Artificial Intelligence to improve reproductive success
Today both prolonged embryo culture and blastocyst phase transfer are common. Both things have shown an improvement in the selection of embryos and, therefore, in the success rates achieved with assisted reproduction treatments. This strategy assumes that all viable blastocysts are cryopreserved and transferred in subsequent cycles, also avoiding the risk of ovarian hyperstimulation.
This is what is known as deferred transfer cycles and its increase implies a further development of more and more precise selection criteria, allowing the improvement of the results of the transferred vitrified embryos.
“It is well known that each observation involves exposure to suboptimal conditions outside the controlled environment of an incubator, which can potentially affect treatment success. Hence, continuous monitoring of devitrified blastocysts using time-lapse systems can provide us with valuable information about their implantation potential while they remain in a stable and controlled culture environment. At this point, it is important to emphasize that all blastocysts were vitrified and devitrified using the Cryotop method, and were placed in the Embryoscope immediately after devitrification until transfer. In addition, another differential element of our work points to the fact that it provides objective quantitative values for the variables involved in blastocyst re-expansion, unlike the subjective morphological evaluation that has been used for blastocyst re-expansion performed to date.” concludes Dr. Meseguer.

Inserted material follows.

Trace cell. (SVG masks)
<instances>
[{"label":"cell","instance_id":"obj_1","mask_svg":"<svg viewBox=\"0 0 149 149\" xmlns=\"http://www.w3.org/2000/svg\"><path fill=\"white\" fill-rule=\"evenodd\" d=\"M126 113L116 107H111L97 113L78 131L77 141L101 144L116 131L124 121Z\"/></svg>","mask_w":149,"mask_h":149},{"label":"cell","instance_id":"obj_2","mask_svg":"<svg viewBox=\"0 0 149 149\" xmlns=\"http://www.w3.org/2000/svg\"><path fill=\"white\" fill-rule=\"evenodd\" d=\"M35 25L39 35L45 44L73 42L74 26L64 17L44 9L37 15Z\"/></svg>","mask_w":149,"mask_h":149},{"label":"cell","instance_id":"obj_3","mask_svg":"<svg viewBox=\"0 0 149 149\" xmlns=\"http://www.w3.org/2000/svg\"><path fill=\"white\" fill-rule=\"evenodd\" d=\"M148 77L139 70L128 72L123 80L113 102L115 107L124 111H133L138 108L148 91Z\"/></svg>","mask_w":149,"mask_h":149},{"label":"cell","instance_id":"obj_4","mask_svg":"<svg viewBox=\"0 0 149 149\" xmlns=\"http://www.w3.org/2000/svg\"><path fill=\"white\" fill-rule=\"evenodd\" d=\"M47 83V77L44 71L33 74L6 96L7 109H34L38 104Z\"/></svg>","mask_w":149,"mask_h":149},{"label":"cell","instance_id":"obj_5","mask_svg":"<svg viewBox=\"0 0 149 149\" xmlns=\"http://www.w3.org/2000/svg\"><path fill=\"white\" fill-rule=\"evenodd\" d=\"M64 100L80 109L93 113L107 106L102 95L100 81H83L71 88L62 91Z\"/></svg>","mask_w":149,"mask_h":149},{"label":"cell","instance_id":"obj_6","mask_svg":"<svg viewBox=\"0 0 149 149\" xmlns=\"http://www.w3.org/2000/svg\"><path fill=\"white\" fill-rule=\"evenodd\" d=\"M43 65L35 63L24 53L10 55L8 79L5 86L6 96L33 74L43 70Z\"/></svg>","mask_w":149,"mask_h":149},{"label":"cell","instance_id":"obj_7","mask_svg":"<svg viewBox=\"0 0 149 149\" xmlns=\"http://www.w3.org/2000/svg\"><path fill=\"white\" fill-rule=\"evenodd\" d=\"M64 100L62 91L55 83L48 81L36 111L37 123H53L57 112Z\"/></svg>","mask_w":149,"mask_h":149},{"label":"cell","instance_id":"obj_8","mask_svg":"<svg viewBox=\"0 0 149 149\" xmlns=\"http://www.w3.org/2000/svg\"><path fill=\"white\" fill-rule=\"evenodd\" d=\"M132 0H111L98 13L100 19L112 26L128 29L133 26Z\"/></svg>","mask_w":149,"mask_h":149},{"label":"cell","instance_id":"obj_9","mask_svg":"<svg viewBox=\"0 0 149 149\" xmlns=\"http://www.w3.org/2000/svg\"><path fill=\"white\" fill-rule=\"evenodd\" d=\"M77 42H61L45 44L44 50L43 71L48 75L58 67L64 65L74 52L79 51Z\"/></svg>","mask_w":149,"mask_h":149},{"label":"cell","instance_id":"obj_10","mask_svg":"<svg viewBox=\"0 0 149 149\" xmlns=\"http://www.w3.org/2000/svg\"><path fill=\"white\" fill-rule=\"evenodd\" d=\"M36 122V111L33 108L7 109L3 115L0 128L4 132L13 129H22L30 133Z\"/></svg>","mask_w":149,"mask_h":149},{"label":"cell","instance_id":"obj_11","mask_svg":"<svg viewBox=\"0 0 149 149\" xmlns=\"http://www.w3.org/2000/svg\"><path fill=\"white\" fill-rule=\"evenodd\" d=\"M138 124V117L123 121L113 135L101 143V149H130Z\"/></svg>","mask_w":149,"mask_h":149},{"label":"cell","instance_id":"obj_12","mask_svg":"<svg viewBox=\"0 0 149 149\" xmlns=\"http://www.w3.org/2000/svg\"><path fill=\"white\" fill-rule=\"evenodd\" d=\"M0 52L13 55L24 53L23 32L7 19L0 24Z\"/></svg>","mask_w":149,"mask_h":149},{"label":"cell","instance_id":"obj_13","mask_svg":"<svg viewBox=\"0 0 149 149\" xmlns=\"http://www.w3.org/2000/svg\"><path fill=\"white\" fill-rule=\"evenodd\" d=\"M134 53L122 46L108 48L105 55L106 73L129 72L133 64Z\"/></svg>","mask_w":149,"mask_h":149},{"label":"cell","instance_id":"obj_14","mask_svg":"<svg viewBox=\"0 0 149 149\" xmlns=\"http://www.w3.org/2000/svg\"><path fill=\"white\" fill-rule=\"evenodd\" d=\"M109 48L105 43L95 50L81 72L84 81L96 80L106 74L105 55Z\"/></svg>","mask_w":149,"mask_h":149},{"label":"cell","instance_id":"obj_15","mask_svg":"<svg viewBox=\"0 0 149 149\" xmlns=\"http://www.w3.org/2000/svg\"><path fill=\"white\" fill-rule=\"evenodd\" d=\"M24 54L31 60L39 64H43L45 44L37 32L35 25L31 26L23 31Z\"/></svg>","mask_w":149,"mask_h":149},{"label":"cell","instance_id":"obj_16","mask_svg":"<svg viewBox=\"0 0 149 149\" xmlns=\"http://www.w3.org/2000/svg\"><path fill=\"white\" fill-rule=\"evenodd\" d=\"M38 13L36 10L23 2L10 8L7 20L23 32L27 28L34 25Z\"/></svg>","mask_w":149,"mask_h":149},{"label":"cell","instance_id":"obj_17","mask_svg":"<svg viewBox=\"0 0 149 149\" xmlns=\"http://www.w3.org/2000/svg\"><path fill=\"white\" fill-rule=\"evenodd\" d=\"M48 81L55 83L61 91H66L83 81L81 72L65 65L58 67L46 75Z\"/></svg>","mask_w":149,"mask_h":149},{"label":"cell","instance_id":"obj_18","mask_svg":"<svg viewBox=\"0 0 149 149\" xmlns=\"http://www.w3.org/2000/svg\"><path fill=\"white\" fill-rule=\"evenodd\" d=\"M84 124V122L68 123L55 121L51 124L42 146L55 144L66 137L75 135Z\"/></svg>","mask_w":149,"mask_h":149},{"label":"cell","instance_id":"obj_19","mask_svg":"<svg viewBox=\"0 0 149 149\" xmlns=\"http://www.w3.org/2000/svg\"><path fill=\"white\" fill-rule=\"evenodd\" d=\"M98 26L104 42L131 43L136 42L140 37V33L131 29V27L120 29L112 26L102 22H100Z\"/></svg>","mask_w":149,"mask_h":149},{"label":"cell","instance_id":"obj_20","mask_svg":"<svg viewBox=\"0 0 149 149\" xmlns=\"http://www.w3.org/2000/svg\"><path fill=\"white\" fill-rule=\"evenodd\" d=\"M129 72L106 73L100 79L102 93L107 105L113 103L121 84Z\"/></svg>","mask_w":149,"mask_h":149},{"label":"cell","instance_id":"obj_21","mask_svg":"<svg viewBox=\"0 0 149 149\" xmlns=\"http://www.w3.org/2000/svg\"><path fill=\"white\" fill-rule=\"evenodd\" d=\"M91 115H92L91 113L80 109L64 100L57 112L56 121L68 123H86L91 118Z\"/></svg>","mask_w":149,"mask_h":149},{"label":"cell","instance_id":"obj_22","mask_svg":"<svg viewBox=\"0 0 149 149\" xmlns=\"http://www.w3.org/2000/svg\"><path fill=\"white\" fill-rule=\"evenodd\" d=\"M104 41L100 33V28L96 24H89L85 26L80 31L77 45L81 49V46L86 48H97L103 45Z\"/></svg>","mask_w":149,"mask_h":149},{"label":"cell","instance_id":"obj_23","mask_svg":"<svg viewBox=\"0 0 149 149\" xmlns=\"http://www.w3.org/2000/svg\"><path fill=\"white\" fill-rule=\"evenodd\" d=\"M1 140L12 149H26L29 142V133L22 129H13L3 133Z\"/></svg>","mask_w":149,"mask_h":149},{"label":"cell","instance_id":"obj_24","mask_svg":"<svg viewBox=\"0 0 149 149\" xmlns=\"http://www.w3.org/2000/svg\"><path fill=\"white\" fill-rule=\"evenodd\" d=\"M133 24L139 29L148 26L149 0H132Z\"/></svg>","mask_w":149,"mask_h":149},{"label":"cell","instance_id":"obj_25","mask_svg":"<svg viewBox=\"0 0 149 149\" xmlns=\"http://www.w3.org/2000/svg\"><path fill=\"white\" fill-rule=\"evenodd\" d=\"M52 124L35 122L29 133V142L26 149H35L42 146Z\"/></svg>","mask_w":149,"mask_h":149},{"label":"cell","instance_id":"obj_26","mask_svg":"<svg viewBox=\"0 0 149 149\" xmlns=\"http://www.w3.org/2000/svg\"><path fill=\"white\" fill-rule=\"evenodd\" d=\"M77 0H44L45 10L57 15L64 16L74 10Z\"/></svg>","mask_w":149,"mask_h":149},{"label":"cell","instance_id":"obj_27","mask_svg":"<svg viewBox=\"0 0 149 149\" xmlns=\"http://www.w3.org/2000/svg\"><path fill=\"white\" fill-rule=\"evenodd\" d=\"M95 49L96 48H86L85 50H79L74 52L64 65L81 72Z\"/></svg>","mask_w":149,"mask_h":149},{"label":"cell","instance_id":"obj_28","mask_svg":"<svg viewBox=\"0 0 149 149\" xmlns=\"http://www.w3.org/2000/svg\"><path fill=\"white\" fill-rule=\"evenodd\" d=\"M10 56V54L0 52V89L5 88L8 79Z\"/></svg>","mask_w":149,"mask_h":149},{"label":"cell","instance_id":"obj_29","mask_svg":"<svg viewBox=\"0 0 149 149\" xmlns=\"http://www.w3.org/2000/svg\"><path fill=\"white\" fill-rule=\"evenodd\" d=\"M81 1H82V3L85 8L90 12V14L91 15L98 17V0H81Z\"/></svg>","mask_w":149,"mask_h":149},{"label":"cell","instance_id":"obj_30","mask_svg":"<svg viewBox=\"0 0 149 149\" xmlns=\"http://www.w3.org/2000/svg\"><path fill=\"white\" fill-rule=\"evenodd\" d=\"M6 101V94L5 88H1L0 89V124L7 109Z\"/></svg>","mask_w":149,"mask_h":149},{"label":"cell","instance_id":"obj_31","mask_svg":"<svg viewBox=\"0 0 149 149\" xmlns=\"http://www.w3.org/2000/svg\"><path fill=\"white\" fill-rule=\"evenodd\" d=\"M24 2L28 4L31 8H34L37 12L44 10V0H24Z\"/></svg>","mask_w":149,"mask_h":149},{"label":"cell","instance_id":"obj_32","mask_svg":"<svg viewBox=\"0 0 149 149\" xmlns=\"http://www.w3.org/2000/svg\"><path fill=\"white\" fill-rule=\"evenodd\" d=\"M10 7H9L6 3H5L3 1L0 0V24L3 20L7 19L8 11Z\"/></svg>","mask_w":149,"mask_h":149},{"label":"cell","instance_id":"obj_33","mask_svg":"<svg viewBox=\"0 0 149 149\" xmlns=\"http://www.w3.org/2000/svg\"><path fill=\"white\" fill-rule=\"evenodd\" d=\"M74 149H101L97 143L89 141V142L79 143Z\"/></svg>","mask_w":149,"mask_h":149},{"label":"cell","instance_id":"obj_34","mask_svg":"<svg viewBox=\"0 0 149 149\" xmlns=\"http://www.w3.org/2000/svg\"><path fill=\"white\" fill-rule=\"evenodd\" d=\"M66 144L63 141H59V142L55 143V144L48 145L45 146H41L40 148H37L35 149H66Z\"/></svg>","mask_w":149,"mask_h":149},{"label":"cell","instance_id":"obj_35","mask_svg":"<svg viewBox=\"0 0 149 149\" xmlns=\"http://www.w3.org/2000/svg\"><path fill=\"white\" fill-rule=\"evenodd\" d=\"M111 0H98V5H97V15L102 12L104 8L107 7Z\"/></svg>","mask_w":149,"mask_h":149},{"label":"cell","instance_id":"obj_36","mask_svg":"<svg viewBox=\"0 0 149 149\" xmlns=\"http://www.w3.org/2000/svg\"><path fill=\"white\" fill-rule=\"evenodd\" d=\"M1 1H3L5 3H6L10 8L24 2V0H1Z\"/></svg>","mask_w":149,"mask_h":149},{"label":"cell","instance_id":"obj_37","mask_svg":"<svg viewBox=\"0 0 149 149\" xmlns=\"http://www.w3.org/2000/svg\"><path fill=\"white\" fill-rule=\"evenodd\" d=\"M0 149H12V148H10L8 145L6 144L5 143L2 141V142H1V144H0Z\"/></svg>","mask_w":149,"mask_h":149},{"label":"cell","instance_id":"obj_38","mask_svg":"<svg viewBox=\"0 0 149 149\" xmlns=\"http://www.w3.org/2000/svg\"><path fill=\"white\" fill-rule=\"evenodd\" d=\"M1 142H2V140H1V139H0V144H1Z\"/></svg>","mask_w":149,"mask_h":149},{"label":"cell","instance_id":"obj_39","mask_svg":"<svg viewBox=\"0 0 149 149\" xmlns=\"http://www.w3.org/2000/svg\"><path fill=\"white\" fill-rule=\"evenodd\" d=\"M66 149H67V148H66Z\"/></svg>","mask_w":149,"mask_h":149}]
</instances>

All in all, it can be concluded that making use of Artificial Intelligence to analyze the dynamics of vitrified and devitrified blastocysts could be useful to predict their implantation potential. And, therefore, the predictive models in vitrified cycles can assume that vitrified embryos are not transferred with a low success rate. However, the observed correlations and the proposed algorithm need to be validated in a prospective trial to assess its efficacy.